Thursday was the final day of testimony in the challenge to Illinois’s ban on so-called assault weapons and large capacity magazines, and U.S. District Judge Stephen McGlynn says he’ll issue a ruling on the constitutionality of the bans within a month. But McGlynn also may have dropped a major hint about how he’ll rule in his comments from the bench.
McGlynn was born in the St. Mary’s hospital across the street from the federal courthouse, near downtown East St. Louis, where the trial took place. He pulled up a black and white photo of East Broadway, the site of a Black neighborhood that was burned down by a white mob over 100 years ago. The riots raged on for a week, and left hundreds of Black residents dead and displaced thousands more.
McGlynn asked rhetorically, if the death toll would have been different had some of the Black residents been better armed.
“What if they had, not a lot, but…some of these weapons we’re talking about? Who knows,” McGlynn said.
McGlynn described those riots in great detail, and brought up the Tulsa Race Massacre of 1921 as well.
McGlynn wonders if they tried to make a stand … poorly armed. Fleeing from mob, jumping in Mississippi, off bridges for certain death. What if they had some of these weapons? Who knows. Discusses Tulsa. Black neighborhoods, very nice. Same thing happened. Mob sets upon them.…
— Bishop On Air (@BishopOnAir) September 19, 2024
It’s an excellent point, and one that hits at the heart of the issue. The state of Illinois maintains that AR-15s and other semi-automatic firearms are “weapons of war” with no legitimate self-defense purpose, but as McGlynn pointed out, there may come a time (as we’ve seen in the past) when citizens are less concerned about a lone home invader than mob violence.
McGlynn’s questions are buttressed by the historical record. In his book Negroes and the Gun: The Black Tradition of Arms, Fordam University professor Nicholas Johnson quotes historian John Hope Franklin, who moved to Tulsa as a child in 1925, just a few years after the riots that killed hundreds and left more than a thousand homes and the Black business district in ruins.
He observed that the black community viewed the 1921 riot as a manifestation of their courage, and as a lesson about the proper response to racist aggression. Franklin recounted the conventional wisdom within the black community that “many more whites were killed during the riot than many whites were willing to admit.”
… Black folk, said Franklin, did not see the death and destruction at Tulsa as an episode of black victimization. According to Franklin, they cast it as a story of classic heroism and marshalled it to profound practical effect.
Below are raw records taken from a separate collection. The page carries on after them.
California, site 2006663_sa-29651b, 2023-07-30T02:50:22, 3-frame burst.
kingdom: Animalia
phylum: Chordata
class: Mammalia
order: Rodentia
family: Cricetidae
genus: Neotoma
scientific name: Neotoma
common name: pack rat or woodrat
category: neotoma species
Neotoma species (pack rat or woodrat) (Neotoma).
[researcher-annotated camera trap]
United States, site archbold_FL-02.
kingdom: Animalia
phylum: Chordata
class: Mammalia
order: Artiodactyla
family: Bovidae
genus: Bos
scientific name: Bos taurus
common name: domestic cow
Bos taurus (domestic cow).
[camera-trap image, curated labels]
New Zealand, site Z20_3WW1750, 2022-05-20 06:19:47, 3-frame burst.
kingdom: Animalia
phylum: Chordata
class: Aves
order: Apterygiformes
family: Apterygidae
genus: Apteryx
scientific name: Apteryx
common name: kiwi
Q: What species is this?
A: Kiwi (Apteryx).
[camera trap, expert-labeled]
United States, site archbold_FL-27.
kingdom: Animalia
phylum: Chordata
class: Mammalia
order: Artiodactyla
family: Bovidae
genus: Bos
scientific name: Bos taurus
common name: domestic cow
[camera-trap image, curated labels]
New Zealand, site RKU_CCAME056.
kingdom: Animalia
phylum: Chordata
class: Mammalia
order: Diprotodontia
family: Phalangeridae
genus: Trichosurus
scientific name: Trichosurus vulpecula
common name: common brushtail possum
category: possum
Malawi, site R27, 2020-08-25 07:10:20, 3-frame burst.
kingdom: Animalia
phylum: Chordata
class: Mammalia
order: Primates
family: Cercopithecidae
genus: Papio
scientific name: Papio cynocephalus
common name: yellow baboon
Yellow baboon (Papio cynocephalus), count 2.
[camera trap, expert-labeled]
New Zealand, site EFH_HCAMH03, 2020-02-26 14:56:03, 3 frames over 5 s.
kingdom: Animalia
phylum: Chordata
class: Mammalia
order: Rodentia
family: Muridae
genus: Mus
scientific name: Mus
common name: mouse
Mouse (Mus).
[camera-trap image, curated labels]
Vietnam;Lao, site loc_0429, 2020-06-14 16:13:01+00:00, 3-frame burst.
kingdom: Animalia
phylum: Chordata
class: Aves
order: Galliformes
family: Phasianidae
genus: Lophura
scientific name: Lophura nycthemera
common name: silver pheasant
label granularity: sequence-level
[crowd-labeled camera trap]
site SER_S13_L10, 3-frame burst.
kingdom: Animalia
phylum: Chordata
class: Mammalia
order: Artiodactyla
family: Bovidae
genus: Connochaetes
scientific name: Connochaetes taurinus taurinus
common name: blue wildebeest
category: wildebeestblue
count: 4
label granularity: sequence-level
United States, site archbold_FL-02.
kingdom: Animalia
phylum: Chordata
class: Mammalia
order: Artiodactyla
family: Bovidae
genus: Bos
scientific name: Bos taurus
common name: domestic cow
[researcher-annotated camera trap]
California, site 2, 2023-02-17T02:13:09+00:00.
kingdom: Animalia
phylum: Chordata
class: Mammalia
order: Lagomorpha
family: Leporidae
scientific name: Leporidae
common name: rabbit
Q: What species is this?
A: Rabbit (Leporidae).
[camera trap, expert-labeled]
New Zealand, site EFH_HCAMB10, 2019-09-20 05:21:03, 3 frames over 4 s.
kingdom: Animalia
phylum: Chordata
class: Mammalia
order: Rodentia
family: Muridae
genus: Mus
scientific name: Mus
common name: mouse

The self-confidence of Tulsa’s Negroes soared, their businesses prospered, their institutions flourished, and they simply had no fear of whites. After 1921, an altercation in Tulsa between a white person and a black person was not a racial incident, even if ther was a loss of life. It was just an incident. Such an attitude a great deal to do with eradicating the fear that a Negro boy growing up in Tulsa might have felt in the years following the riots.
There were many instances of individual acts of armed self-defense during the Tulsa Race Massacre. And in the aftermath of the East St. Louis riots that McGlynn detailed, activist Ferdinand Barnett (the husband of Ida B. Wells, who famously urged Blacks in the 1890s to purchase and possess Winchester repeating rifles, which were the “assault weapons” of the time) told a mass meeting of Black residents, “Get guns and put them in your homes. Protect yourselves. Let no black man permit a policeman to come in and ‘get those guns'”. Wells herself told the crowd that “Negroes everywhere [should] stand their ground and sell their lives as dearly as possible when attacked.”
The guns and magazines banned by the state of Illinois are commonly owned for a variety of lawful purposes, including self-defense. And McGlynn seems to get that the simple ownership of these firearms may actually prevent or forestall acts of violence against a community as well as individuals. Even if that isn’t always the case, a well-armed community is more likely to be able to successfully defend itself against an angry mob, and to impart such damage on their attackers that they mitigate the threat of future mob violence.
McGlynn has demonstrated throughout the litigation that he’s well-versed in gun ownership and how firearms function, and given that he previously granted an injunction against PICA’s gun and magazine ban I’ve assumed all along that he was at least leaning towards the plaintiffs’ arguments. Based on his comments on Thursday, the judge appears to not only have a good command of the technical arguments presented by both sides but understands at a gut level the importance of armed self-defense when law and order break down… or even worse, when the law turns a blind eye to the unchecked rage of the mob.
With McGlynn set to rule within a month, the Supreme Court should have the opportunity to examine his decision while they decide whether to grant cert to a challenge to Maryland’s ban on so-called assault weapons. I’m fairly confident that McGlynn is going to decide in favor of the plaintiffs, and his opinion will hopefully give SCOTUS another compelling reason to review Maryland’s gun ban and strike it down as a violation of the Second Amendment.